You could see that a wide-column store is like a mix between a relational database and a document store. It still uses rows and columns like that of a relational database. And the column formats can be different for each row in the same table. This combines the regimented tabular structure of the relational model and the flexible data schema of the document model.

Motivation

Why did we come up with wide-column databases? As in, why couldn’t we just stick with key-value and relational databases?

Back in the ages, we had the following pain points:

  • relational model lacked flexibility due to its schema and structure, resulting in a lack of data compression.
  • key-value store had a lack of structure that prevented partial write queries i.e. update column value, add column.
  • key-value stores also cannot filter data by value

Wide-column databases have been in development for a while. But so have other databases, and now the distinctive pain points have changed.

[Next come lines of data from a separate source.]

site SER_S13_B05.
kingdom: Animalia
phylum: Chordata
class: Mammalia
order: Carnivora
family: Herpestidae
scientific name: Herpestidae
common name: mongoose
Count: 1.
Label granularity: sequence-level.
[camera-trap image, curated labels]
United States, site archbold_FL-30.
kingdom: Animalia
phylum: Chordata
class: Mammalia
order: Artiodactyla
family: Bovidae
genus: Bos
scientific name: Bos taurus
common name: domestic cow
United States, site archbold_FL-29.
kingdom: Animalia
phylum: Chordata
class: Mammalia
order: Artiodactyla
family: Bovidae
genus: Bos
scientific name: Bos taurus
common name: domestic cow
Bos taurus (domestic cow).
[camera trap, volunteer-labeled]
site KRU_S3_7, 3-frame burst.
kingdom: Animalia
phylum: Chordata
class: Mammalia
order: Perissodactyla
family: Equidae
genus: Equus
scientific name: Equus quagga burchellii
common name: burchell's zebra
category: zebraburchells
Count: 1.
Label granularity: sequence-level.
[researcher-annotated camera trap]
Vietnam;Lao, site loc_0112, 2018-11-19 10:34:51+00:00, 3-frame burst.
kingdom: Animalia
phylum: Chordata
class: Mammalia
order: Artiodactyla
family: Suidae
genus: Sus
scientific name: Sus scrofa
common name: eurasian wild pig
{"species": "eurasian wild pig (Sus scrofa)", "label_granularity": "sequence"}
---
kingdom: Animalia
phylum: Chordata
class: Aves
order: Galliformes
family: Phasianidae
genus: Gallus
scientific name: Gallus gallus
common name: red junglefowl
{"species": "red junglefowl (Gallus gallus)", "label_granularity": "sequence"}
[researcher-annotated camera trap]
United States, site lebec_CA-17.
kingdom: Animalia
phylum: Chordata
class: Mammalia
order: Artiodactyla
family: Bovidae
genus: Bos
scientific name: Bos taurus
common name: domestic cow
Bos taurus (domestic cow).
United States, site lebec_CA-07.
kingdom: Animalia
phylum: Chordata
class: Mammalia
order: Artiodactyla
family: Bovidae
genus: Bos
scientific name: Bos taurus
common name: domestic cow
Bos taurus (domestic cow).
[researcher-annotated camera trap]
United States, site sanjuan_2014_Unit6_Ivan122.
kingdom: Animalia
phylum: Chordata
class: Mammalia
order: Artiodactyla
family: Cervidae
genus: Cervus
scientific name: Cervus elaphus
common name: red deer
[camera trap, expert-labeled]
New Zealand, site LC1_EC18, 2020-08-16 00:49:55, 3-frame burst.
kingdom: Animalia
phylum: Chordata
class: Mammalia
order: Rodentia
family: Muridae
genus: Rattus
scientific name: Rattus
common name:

Today, a lot of the pain points mentioned above are… debatable

  • relational model still lacks flexibility but data compression warrants a whole other discussion.
  • tools like Redis offer key-value stores with structure and partial updates. Is it performant though? Is it good enough for a petabyte-and-beyond scale?
  • tools like Redis offer filtering by value using secondary indexes. Is it great? Maybe, maybe not.

Pros and Cons

Here are some key benefits of a wide-column datastore

  • MASSIVE scalability. Petabyte-scale data. Even beyond petabytes.
  • consistent, performant performance on HEAVY write loads

Here are the drawbacks

  • inefficient updates
  • inefficient joins / aggregations

Use Cases

Situations where it’s ideal

  • WRITEs far exceed the READs
  • data is rarely updated
  • read access is known by a primary key
  • there is no need for joins or aggregates

Examples

  • financial data (time-series)
  • temperature monitoring (time-series)
  • log data
  • analytical data
  • IoT sensor data

That’s all. Hope you learned something.

Happy studying!